— Extract provided —
· · · ·

How much for a latte?

Observations on Ethiopia

While travelling in Ethiopia last year, I spoke to members of the farming co-operatives which supply Progreso, a Fairtrade café in London of which I am a director. I found myself, fraudulently, sitting in a place of honour in a muddy village hall, at a complete loss to explain my presence. I was not a doctor or an engineer, and I hadn't come from the government to fix the trade rules. I'm an actor, I told them. Shoulders sagged all around. "I might be able to quote you," I offered. Ask them to pay a good price for our coffee, they said with some passion. Tell them it's some of the best in the world. Tell them how hard we work.

The message was not about the struggle to keep their children alive, or the doubt about whether they would earn the price of a cup of espresso that week; it was a plea on behalf of quality and effort.

Having received their hospitality, drunk their coffee, and seen the appalling conditions in which they live, I find it impossible to stomach the spectacle of Starbucks, a multinational with net profits of $494m and a professed commitment to sustainable development, standing in the way of a plan that would help Ethiopian producers add value to their trade.

· · · ·

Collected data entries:

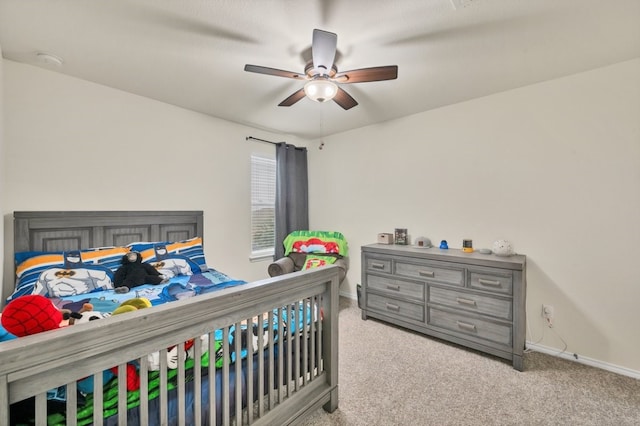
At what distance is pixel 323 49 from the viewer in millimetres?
1645

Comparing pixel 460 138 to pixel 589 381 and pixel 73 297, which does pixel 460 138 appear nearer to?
pixel 589 381

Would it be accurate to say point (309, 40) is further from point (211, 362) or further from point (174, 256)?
point (174, 256)

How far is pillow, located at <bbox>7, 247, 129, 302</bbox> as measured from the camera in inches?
77.0

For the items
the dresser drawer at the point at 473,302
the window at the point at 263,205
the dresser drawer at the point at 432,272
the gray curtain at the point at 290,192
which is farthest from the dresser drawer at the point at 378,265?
the window at the point at 263,205

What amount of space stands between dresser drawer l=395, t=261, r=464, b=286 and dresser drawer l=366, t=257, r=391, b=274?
0.10m

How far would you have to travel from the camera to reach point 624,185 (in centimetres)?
210

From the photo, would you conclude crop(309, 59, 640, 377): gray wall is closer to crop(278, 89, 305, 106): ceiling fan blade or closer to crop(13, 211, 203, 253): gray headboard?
crop(278, 89, 305, 106): ceiling fan blade

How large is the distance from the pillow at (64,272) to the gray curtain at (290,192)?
2045 mm

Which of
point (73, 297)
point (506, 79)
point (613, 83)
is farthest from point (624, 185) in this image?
point (73, 297)

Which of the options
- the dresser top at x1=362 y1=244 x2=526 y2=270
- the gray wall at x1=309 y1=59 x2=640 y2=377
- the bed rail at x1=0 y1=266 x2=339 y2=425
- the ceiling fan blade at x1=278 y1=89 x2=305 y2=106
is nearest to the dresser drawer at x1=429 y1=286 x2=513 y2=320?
the dresser top at x1=362 y1=244 x2=526 y2=270

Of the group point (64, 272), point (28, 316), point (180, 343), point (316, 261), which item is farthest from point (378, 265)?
point (64, 272)

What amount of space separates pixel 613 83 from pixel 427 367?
2714mm

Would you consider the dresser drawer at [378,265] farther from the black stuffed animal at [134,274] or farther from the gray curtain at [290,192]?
the black stuffed animal at [134,274]

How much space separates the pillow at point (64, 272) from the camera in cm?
196
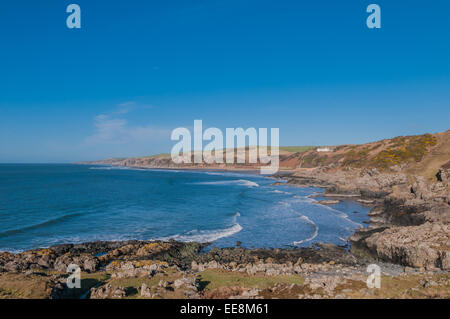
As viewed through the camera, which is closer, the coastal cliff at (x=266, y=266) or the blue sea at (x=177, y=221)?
the coastal cliff at (x=266, y=266)

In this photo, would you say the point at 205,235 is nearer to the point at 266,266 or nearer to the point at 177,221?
the point at 177,221

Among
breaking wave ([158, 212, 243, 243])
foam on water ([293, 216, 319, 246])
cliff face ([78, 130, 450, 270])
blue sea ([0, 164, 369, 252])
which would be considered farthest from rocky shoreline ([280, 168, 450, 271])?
breaking wave ([158, 212, 243, 243])

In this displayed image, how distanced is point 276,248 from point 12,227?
108 feet

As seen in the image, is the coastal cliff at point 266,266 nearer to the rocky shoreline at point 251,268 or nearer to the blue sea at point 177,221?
the rocky shoreline at point 251,268

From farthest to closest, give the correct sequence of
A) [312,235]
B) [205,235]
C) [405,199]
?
[405,199] → [205,235] → [312,235]

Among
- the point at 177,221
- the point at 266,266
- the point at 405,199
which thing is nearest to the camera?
Answer: the point at 266,266

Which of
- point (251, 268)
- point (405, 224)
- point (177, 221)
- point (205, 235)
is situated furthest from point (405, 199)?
point (177, 221)

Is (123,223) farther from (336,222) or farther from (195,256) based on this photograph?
(336,222)

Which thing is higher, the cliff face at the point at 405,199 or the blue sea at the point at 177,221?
the cliff face at the point at 405,199

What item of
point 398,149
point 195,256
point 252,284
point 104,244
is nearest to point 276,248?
point 195,256

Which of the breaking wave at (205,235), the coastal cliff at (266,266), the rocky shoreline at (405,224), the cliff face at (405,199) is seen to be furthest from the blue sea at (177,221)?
the cliff face at (405,199)

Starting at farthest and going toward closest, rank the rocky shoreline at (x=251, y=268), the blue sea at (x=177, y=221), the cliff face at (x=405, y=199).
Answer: the blue sea at (x=177, y=221) < the cliff face at (x=405, y=199) < the rocky shoreline at (x=251, y=268)
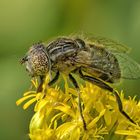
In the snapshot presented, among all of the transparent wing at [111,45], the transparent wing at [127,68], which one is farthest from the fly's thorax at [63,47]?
the transparent wing at [127,68]

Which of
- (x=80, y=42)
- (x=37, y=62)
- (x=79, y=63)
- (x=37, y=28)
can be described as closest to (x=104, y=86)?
(x=79, y=63)

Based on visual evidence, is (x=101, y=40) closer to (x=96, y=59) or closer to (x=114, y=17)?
(x=96, y=59)

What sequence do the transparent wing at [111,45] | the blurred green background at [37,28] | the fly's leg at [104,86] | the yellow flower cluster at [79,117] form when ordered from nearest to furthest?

· · · ·

— Set of tasks —
**A)** Copy the passage of the Ethiopia coffee essay from "The message was" to "quality and effort.".
**B)** Write the next part of the Ethiopia coffee essay, beginning after its final sentence.
None of this material is needed.

— Responses —
**A)**
The message was not about the struggle to keep their children alive, or the doubt about whether they would earn the price of a cup of espresso that week; it was a plea on behalf of quality and effort.

**B)**
Starbucks and the National Coffee Association of America oppose Ethiopia's plan to gain legal ownership of the names of the country's most famous coffees, Sidamo, Harar and Yirgacheffe. Ownership would let farmers, who earn between $0.75 (40p) and $1.60 (84p) per pound for their beans - less than 10 per cent of the retail price - control the use of the brands in the market place and eventually take a bigger share of the retail value.

Oxfam claims that Starbucks, which sells Ethiopian speciality coffee for up to $26 (£13.70) a pound, prompted the NCA, of which it is a leading member, to lodge a protest at the US Patent and Trademark Office. This, it says, led to the rejection of Ethiopia's application to register the names.

Starbucks countered in a press release on 26 October that the trademark approach would hurt coffee growers, but denies that it made any representation to the NCA against the proposal. It favours a certification programme such as those protecting the names of other regional foods.

Occasionally, Starbucks makes public gifts to projects designed to help poor coffee farmers. It also sells Fairtrade coffee in its shops. But, if the company works to deny farmers a greater share of the profits generated by the global coffee trade, one has to question just how deep its commitment to change truly is.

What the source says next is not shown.